Introducing a middleware
Middlewares are basically every piece of software that is used as a medium, a communication channel between different and decoupled components in an architecture, message queues, message brokers, buses are effectively all middlewares.
Many times they're used in microservices architectures, think about asynchronous
communication between different services, where you just want to schedule some
kind of jobs without worrying of the immediate response, RabbitMQ
or SQS
is
often used in these scenarios.
In our case, we're going to add a really simple message queue interface to
decouple the crawling logic of the web crawler, this, along with decoupling
responsibilities, comes with the benefit of a simpler testing of the entire
application.
Producer and consumer
The most famous and simple abstraction is the producer-consumer pattern, where two actors are involved:
- The producer, generates traffic
- The consumer, consumes the traffic
It's a simplification of the pub-sub pattern, but can be easily extended and behave just like it, with multiple subscribers consuming the same source.
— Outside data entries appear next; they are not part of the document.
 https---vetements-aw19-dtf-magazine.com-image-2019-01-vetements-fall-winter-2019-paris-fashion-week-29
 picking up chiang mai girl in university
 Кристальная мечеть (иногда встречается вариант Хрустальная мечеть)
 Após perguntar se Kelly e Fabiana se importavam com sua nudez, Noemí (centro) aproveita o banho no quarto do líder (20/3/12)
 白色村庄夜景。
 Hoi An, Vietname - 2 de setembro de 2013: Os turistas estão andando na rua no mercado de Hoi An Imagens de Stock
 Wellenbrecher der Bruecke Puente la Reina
The bigger the interface, the weaker the abstraction
Rob Pike
Go is conceptually a minimalist-oriented language, or at least that's how I mostly perceive it, so the best practice is to maintain the interfaces as little as possible, and it really makes sense as every interface defines an enforcement, a contract that must be fulfilled, the less you have to implement to be compliant the better.
We've seen how Go best approach to abstractions is to not abstract at all until
needed, good news is that, given the inherent pragmatism of the language, we're
allowed to break the rules sometimes, according to common sense.
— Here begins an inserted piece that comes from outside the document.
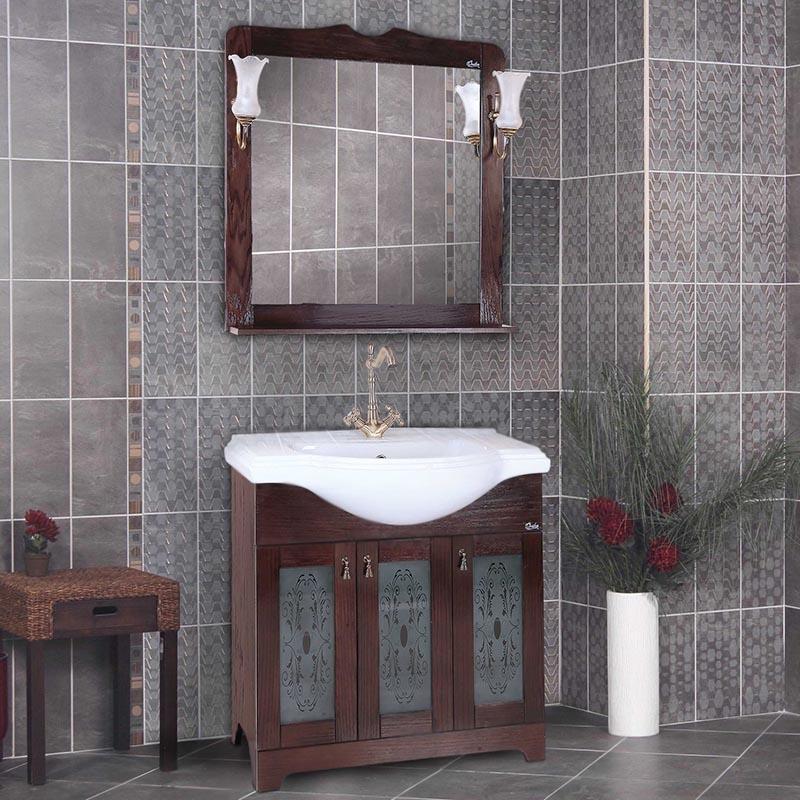 Сен-Луи 80 Белое деревоМебель для ванной<br>Напольная тумба под раковину Onika Сен-Луи 80 108041 на четырех ножках, с тремя распашными дверцами. Надежная работа подвижных механизмов благодаря тщательно подобранной качественной фурнитуре. Мебель сертифицирована в соответствии с требованиями Российского законодательства. Предназначена для использования в ванных комнатах с повышенной влажностью.<br>Конструкция:                 <br><br>Цвет: белое дерево.<br>Фасад: шпонированный МДФ.<br>Корпус: влагостойкий ЛДСП.<br>Витраж с узорами: Onika.<br>Ручки: металлические, Boyard.<br>Плавное закрывание дверок: петли с доводчиками, Boyard.<br>Отделения: три распашные дверцы, полки.<br>Монтаж: напольный, на четырех ножках.<br><br>В комплекте поставки:<br><br>тумба.<br><br>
In this case, we're reasonably sure that for our application we're going to
need a simple communication channel that enables two operations:
- Production
- Consumption
But for the sake of readability and extensibility for future additions we'll stick to Rob Pike's quote by adding three generic communication interfaces:
messaging/queue.go
// Package messaging contains middleware for communication with decoupled
// services, could be RabbitMQ drivers as well as kafka or redis
package messaging
// Producer defines a producer behavior, exposes a single `Produce` method
// meant to enqueue an array of bytes
type Producer interface {
Produce([]byte) error
}
// Consumer defines a consumer behavior, exposes a single `Consume` method
// meant to connect to a queue blocking while consuming incoming arrays of
// bytes forwarding them into a channel
type Consumer interface {
Consume(chan<- []byte) error
}
// ProducerConsumer defines the behavior of a simple message queue, it's
// expected to provide a `Produce` function a `Consume` one
type ProducerConsumer interface {
Producer
Consumer
}
// ProducerConsumerCloser defines the behavior of a simple mssage queue
// that requires some kidn of external connection to be managed
type ProducerConsumerCloser interface {
ProducerConsumer
Close()
}
Channels as function arguments can be specified also with the direction that they're meant to be used, be it send-only, receive-only or both.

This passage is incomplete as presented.